Cesar Ché Rodriguez
( He/Him/His )César “che” Rodríguez was raised by a working-class, Mexican migrant family in Daly City and South San Francisco. His education began with his family. His mother taught him to pursue his education as a form of self-defense, his father encouraged him to practice reflexive criticism, and his older brother helped him to learn from the Blues epistemology.
He pursued his formal, academic training in public schools from pre-K to PhD, including community colleges like the College of San Mateo and Skyline College. This training was facilitated by educational equity and pipeline programs, such as Head Start, the Transfer Alliance Project, TRiO Student Support Services, and the Ronald E. McNair Scholars Program.
His scholarship focuses on the re-/production of racial capitalism through criminalization, a form of racialization and hegemonizing occurring in the seemingly colorblind terms of balanced budgets and law and order. In particular, he explores criminalization as essential to advancing the neoliberal warfare state. He also examines “popular self-activity," the collective protaganism of historically-expropriated, -exploited, and negatively-racialized peoples as they author knowledge and history through struggle.
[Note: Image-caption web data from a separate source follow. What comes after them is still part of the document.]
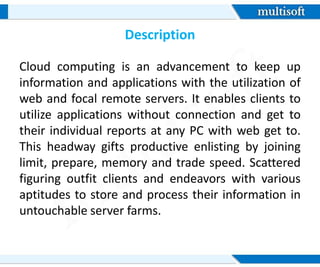 Description
Cloud computing is an advancement to keep up
information and applications with the utilization of
web and focal remote servers. It enables clients to
utilize applications without connection and get to
their individual reports at any PC with web get to.
This headway gifts productive enlisting by joining
limit, prepare, memory and trade speed. Scattered
figuring outfit clients and endeavors with various
aptitudes to store and process their information in
untouchable server farms.
 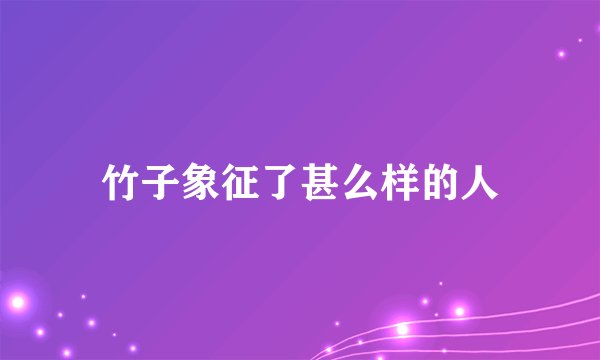 竹子象征了甚么样的人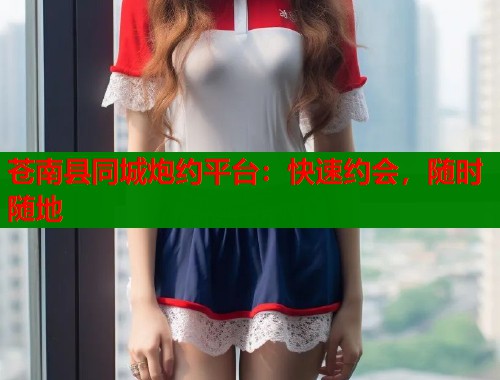 苍南县同城炮约平台：快速约会，随时随地  第1张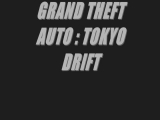 GRAND THEFT AUTO :TOKYO DRIFT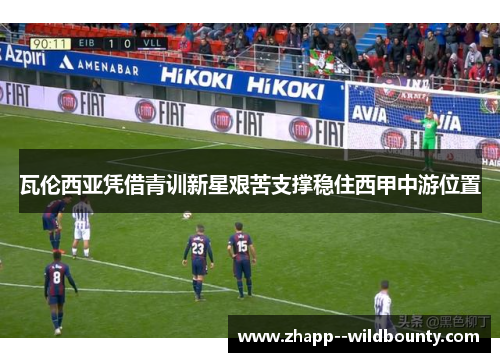 瓦伦西亚凭借青训新星艰苦支撑稳住西甲中游位置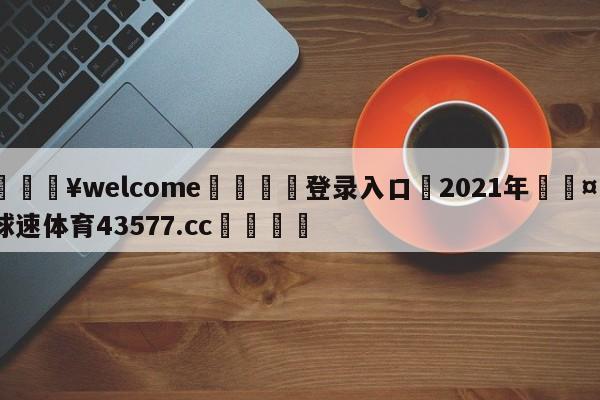 💥welcome🍖登录入口⛎2021年🤮球速体育43577.cc🍦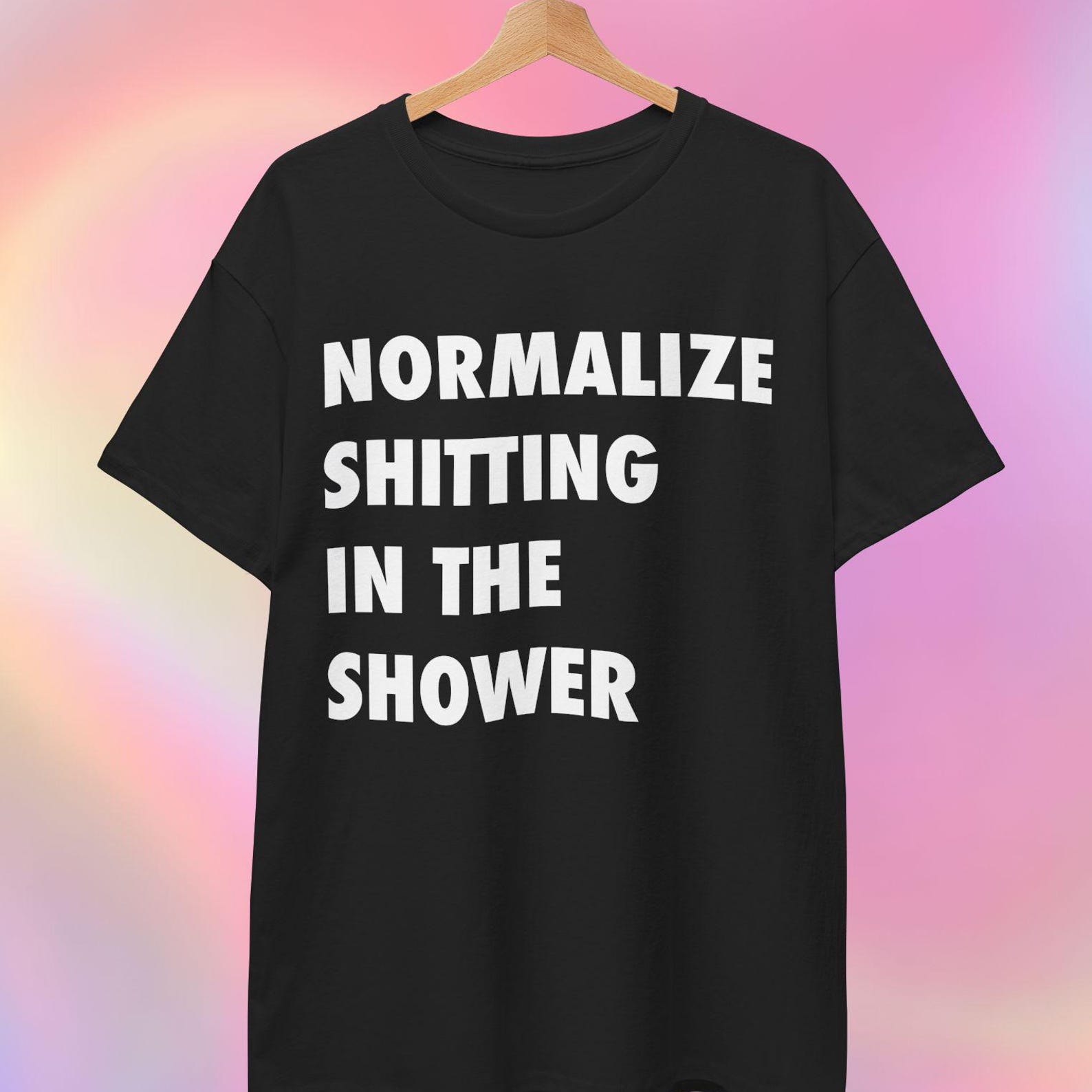 Unhinged T shirt | Normalize Shitting In The Shower 3XL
His current work focuses on the “Oscar Grant moment," a period of intense popular, political mobilizations in Oakland, California, to contest the extrajudicial police killing of Oscar Grant, a young Black father from Hayward, CA.
Dr. Rodriguez is ultimately motivated by internationalism, autonomy, as well as efforts to radically democratize economy and governance. He is a rank-and-file union member of the California Faculty Association (CFA) and organized with Change SSF.